2° Après le même article L. 3111-16-1, il est inséré un article L. 3111-16-1-1 ainsi rédigé :

« Art. L. 3111-16-1-1. – Pour l’application de la présente section, on entend :

« 1° Par “centre-bus” : toute entité du cédant chargée de l’exploitation des lignes régulières de transport public par autobus ou autocar, du remisage et, le cas échéant, de la maintenance des véhicules associés aux lignes ;

« 2° Par “entités mutualisées” : toute entité du cédant, dont l’activité n’est pas dédiée qu’à un seul centre-bus, au sein de laquelle des salariés concourent directement ou indirectement au service régulier de transport public par autobus ou autocar, ou à une partie des missions exercées au sein de ce service ;

« 3° Par “service” : l’exploitation des lignes régulières de transport public par autobus ou autocar, le remisage et, le cas échéant, la maintenance des véhicules associés aux lignes au sein d’un centre-bus, ainsi que les activités y concourant directement ou indirectement. » ;

3° Le 1° de l’article L. 3111-16-2 est ainsi modifié :

a) Après le mot : « transmises », sont insérés les mots : « individuellement et collectivement » ;

b) Après le mot : « “cessionnaire”, », sont insérés les mots : « concernant notamment l’existence et les conditions du transfert de leur contrat de travail, » ;

c) Après le mot : « partie », sont insérés les mots : « des missions » ;

4° L’article L. 3111-16-3 est ainsi rédigé :

« Art. L. 3111-16-3. – Sans préjudice des articles L. 3111-16-1 et L. 3111-16-4, le nombre de salariés dont le contrat de travail se poursuit auprès des nouveaux employeurs est déterminé par centre-bus, par entité mutualisée, par catégorie d’emploi et par poste.
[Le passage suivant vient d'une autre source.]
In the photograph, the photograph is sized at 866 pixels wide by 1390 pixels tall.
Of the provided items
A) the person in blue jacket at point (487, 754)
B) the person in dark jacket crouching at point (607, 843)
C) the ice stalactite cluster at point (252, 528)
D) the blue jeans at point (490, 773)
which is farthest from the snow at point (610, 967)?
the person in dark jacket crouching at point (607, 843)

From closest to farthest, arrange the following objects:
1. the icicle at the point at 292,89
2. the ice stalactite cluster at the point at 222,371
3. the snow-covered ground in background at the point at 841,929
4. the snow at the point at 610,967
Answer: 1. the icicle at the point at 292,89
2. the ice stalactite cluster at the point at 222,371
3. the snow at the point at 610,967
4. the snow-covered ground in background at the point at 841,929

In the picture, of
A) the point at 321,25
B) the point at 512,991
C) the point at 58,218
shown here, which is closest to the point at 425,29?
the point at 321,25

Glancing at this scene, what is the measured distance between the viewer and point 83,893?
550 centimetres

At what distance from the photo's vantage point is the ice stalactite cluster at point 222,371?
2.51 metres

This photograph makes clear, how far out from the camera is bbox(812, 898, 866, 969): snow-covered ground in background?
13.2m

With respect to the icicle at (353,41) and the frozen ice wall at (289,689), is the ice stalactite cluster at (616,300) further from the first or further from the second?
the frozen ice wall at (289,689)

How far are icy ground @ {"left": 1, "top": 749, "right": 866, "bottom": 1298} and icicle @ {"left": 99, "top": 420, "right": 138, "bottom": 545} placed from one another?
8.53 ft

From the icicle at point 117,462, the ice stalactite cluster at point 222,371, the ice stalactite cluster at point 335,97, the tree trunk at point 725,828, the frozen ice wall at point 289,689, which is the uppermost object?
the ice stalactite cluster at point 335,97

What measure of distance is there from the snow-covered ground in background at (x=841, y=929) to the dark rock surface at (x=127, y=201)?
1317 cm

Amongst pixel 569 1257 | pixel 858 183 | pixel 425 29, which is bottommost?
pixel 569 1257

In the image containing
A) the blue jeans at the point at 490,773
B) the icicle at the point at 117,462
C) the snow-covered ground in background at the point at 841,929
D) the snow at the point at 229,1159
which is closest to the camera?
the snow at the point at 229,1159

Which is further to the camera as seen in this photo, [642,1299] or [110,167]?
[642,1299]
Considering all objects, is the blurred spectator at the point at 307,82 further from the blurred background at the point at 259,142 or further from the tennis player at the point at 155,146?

« Ce nombre correspond à l’équivalent en emplois à temps plein concourant à l’exploitation du service concerné, à l’exception des salariés concourant aux missions mentionnées au deuxième alinéa de l’article L. 3111-16-1, dans les douze mois qui précèdent la date de notification du contrat de concession.

« Ce nombre peut être déterminé en fonction de l’évolution prévisionnelle des effectifs du cédant jusqu’à la date du changement d’attributaire.

« Ce nombre est arrêté d’un commun accord par le cédant et par l’autorité organisatrice sur la base des éléments transmis par le cédant et dans le respect du secret des affaires.

« En cas de différend entre l’autorité organisatrice de transport et le cédant, l’une ou l’autre partie peut saisir l’Autorité de régulation des transports dans les conditions fixées aux articles L. 1263-1 et L. 1263-3. La décision de l’Autorité de régulation des transports s’impose aux parties.

« Les modalités d’application du présent article sont fixées par décret en Conseil d’État. » ;

5° L’article L. 3111-16-4 est ainsi rédigé :

« Art. L. 3111-16-4. – I. – Les contrats de travail des salariés affectés à un centre-bus sont transférés au nouvel exploitant du service auquel ce centre-bus est rattaché.

« Par dérogation au premier alinéa du présent I, les salariés affectés à un service devant être rattaché, en tout ou partie, à un autre centre-bus à l’issue de la procédure de mise en concurrence peuvent, à la demande de l’autorité organisatrice, lorsque les besoins prévisionnels en effectifs du service transféré le justifient, se porter volontaires, dans des conditions définies par décret en Conseil d’État, en vue de la reprise de leur contrat de travail par le nouvel exploitant du service public au sein de cet autre centre-bus.

« II. – Par dérogation au I, un décret en Conseil d’État détermine les conditions dans lesquelles le cédant fait appel au volontariat, parmi les salariés affectés à la conduite de nuit, pour le transfert de leur contrat de travail auprès du nouvel exploitant du service de nuit auquel ils sont actuellement affectés.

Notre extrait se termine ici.